A small group of scientists is trying to find a cure for Alzheimers disease by genetically enhancing the brains of live sharks and then using the resulting brain tissue to cure whatever it is that the disease does to human brains. They are working in a kind of half-floating half underwater laboratory and are led by the obsessed Susan McAllister (played by Saffron Burrows) who watched her father die of Alzheimers and is now ruthlessly trying to find a cure. When one of the sharks escapes and almost eats a boatful of teenagers, the project's financial backers decide to pull out. On the verge of a breakthrough, Susan tries to keep the facility open just a few more days so they can complete the research, and she invites one of the backers, Russell Franklin (played by Samuel L. Jackson) to visit the facility for the weekend. And, of course, that's when things start to go horribly pear-shaped. The trouble with enhancing sharks' brains is that the sharks get smart, and they seem to be able to plan, reason and logically think through the best way of killing off all the humans so they can get free. After a violent storm and a helicopter accident, our vivisectionist heroes soon find themselves trapped in the flooded and burning wreckage of the base, and we follow them in their desperate race against time to escape to the surface of the deep blue sea.

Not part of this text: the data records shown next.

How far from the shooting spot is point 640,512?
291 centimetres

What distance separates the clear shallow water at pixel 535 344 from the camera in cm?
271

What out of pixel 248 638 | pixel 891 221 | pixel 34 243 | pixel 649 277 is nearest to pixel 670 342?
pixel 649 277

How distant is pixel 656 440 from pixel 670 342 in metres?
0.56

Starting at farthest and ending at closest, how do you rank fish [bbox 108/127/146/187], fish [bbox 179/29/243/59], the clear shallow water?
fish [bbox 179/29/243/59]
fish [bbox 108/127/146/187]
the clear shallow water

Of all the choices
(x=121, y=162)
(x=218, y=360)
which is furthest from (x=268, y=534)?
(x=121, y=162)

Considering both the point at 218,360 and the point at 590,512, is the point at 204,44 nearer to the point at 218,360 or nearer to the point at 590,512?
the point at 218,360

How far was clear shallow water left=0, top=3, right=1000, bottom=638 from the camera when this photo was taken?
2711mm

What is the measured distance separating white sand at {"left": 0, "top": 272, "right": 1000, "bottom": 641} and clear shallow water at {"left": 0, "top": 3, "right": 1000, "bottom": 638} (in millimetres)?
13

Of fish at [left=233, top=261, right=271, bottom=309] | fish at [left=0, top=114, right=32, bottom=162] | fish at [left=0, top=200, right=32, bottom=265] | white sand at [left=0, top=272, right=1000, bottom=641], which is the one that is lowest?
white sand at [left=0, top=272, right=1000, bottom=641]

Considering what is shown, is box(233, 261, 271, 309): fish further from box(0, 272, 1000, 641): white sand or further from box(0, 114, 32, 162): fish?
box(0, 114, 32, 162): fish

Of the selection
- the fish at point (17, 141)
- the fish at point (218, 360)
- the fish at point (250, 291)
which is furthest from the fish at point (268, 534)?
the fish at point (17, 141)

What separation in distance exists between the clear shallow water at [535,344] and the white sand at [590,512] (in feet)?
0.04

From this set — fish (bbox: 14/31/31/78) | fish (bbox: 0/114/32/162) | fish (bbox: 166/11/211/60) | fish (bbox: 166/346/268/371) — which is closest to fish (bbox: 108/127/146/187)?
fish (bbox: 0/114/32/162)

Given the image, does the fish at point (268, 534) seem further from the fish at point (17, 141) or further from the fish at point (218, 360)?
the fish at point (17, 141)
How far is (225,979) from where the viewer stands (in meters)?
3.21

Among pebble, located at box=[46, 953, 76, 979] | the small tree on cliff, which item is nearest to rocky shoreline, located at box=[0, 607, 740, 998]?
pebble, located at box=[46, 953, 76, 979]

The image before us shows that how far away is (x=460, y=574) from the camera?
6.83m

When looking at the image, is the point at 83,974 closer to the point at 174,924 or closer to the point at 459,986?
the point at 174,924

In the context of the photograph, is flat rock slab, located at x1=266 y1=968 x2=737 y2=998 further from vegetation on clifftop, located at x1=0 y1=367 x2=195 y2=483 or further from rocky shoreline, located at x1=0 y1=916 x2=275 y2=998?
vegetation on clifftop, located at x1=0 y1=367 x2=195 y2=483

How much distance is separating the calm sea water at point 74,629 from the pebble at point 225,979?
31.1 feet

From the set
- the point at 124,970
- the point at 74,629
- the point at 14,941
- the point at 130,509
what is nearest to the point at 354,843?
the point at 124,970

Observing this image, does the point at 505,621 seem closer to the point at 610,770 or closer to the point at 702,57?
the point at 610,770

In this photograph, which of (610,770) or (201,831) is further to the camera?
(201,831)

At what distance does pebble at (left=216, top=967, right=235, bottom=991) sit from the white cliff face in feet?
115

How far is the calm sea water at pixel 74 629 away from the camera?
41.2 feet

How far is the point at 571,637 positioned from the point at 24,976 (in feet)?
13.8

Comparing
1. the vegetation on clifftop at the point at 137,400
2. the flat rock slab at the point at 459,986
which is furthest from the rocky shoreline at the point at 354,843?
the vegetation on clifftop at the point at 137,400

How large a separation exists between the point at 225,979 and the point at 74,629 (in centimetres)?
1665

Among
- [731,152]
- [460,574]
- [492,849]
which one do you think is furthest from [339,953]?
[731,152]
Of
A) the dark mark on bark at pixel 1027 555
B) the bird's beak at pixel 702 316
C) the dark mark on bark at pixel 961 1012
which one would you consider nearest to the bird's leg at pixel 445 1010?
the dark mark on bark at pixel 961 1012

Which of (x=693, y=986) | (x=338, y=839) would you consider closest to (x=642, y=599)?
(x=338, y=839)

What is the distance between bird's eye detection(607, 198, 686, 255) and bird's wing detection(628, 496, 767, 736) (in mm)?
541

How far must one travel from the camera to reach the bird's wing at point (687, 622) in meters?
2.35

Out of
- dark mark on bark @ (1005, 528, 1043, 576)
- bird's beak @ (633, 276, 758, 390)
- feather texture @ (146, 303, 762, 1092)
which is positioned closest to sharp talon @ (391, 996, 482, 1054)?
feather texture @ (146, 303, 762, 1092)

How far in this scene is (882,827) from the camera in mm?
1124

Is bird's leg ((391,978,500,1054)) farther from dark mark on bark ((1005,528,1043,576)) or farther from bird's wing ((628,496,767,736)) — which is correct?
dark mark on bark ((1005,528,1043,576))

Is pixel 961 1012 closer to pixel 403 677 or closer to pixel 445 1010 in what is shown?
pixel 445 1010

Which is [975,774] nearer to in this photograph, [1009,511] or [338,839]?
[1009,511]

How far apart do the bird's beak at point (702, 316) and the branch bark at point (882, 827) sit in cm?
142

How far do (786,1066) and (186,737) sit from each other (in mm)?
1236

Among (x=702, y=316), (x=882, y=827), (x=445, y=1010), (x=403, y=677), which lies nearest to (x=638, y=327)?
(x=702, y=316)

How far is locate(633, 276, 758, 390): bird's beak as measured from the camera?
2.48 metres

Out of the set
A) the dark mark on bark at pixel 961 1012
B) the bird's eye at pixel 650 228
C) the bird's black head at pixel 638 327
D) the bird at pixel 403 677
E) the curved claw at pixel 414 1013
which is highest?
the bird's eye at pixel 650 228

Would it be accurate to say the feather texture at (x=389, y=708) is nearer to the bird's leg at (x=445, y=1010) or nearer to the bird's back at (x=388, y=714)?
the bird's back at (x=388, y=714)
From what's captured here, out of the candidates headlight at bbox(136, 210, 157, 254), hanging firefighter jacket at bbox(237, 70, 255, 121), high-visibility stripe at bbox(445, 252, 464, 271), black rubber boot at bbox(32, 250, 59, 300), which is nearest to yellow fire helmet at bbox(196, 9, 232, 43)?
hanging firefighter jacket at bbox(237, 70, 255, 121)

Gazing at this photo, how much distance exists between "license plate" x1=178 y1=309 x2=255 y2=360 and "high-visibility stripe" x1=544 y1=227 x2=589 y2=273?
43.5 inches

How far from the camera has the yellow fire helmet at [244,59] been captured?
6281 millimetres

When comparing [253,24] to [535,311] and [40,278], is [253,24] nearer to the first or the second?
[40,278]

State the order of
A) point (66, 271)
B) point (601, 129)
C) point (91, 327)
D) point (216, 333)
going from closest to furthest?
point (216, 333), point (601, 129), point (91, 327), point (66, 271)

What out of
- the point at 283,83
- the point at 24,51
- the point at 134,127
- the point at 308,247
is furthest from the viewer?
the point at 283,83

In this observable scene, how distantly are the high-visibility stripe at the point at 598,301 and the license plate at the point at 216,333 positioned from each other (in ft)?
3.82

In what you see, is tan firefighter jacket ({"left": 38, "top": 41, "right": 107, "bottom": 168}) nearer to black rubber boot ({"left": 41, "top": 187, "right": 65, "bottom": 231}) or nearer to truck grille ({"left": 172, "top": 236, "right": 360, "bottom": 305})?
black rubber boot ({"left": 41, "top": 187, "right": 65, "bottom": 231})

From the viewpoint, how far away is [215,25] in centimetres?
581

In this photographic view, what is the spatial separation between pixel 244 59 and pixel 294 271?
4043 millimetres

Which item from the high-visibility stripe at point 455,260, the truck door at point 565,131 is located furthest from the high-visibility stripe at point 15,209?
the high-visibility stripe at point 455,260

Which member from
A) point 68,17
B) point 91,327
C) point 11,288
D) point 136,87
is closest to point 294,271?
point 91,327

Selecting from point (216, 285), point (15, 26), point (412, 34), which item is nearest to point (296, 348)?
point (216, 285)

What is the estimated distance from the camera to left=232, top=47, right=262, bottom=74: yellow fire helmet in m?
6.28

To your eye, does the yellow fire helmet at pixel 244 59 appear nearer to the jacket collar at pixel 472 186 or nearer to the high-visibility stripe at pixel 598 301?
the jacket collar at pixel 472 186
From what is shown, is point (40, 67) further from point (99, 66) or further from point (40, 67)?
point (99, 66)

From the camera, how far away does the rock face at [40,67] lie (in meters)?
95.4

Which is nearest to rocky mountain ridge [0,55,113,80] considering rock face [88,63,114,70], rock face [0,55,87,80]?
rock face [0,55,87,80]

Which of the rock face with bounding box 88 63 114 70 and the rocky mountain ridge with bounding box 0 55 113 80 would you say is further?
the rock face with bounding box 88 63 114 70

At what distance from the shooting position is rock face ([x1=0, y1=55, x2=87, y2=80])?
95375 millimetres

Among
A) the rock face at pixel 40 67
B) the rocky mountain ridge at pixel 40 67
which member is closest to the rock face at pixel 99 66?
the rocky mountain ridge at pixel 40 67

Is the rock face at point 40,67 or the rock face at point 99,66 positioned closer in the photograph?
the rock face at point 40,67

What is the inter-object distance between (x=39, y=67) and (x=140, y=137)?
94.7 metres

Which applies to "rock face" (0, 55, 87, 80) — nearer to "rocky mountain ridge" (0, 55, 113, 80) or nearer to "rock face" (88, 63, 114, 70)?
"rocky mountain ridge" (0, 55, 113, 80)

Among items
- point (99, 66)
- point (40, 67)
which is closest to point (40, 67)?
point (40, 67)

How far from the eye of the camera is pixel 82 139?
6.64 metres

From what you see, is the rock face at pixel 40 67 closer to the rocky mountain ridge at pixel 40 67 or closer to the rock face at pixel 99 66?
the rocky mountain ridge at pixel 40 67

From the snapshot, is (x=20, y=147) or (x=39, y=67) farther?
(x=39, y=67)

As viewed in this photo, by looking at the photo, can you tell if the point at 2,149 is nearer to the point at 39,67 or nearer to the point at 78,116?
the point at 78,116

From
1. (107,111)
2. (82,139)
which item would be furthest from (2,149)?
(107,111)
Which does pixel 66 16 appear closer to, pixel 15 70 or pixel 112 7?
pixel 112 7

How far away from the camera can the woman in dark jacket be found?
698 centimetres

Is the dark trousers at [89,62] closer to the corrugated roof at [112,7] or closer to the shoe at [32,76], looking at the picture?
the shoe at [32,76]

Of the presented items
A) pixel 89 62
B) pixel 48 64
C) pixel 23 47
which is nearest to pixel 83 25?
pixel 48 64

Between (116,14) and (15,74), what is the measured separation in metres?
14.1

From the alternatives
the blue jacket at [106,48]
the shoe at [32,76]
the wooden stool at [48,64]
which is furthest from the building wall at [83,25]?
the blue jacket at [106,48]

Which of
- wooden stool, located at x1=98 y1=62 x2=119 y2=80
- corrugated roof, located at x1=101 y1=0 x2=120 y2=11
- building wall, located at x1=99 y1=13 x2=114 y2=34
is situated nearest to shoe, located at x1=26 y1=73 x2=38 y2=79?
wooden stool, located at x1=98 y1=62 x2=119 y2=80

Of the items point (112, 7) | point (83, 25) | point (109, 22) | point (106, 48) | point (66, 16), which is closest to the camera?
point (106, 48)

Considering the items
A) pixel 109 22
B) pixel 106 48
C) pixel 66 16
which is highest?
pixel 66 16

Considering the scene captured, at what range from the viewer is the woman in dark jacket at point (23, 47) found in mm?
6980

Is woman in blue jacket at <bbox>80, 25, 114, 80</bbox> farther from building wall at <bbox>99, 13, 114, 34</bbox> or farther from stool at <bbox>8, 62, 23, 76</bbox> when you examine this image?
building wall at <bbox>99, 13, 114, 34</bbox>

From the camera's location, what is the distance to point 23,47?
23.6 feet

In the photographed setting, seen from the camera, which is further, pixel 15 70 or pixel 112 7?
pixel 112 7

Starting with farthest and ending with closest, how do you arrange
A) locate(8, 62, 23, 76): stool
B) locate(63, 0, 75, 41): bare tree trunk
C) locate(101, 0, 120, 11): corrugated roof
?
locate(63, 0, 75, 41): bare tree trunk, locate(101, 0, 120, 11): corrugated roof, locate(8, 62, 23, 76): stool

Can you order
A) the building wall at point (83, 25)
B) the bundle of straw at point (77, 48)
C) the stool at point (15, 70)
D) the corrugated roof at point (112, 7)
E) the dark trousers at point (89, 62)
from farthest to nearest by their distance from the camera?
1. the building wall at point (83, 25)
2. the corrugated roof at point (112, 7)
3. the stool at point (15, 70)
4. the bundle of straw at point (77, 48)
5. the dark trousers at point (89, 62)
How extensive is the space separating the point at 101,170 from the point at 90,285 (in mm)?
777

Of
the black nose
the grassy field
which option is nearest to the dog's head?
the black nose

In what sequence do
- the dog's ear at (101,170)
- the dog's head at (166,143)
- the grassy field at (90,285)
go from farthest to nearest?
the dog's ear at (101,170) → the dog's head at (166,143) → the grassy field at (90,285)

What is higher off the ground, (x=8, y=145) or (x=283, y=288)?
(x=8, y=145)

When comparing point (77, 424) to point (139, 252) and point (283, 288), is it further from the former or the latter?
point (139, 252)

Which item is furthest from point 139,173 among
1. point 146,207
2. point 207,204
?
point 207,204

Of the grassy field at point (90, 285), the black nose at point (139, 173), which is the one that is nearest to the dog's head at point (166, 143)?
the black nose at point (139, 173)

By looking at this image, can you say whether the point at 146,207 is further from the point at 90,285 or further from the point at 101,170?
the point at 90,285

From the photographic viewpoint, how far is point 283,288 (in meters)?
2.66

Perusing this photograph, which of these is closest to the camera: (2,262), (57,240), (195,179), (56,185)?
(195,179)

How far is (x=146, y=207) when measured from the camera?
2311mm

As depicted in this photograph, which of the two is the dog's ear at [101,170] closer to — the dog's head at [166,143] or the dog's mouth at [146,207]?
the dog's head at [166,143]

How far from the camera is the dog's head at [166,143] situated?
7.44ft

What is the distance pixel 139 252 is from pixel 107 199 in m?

This film is a real action-adventure, packed with explosions, rushing water and monsters,
and although I'm not too much a fan of such films which always seem to have a standard plot mechanism, this one kept me guessing. At no time was I able to predict what was going to happen next, and that kept me interested. Just when I thought all was well, a shark appeared from nowhere and ate someone, and I could never have guessed who it would be. I can usually tell who will live and who will die in films like this, but not so in Deep Blue Sea. Indeed, Renny kept me guessing right until the end, and even at the last frame of the film I wasn't sure that the survivors had really survived... did they get all the sharks, or did one get away?
All in all, a nice piece of film-making — and don't forget to keep a look out for the Finnish flag.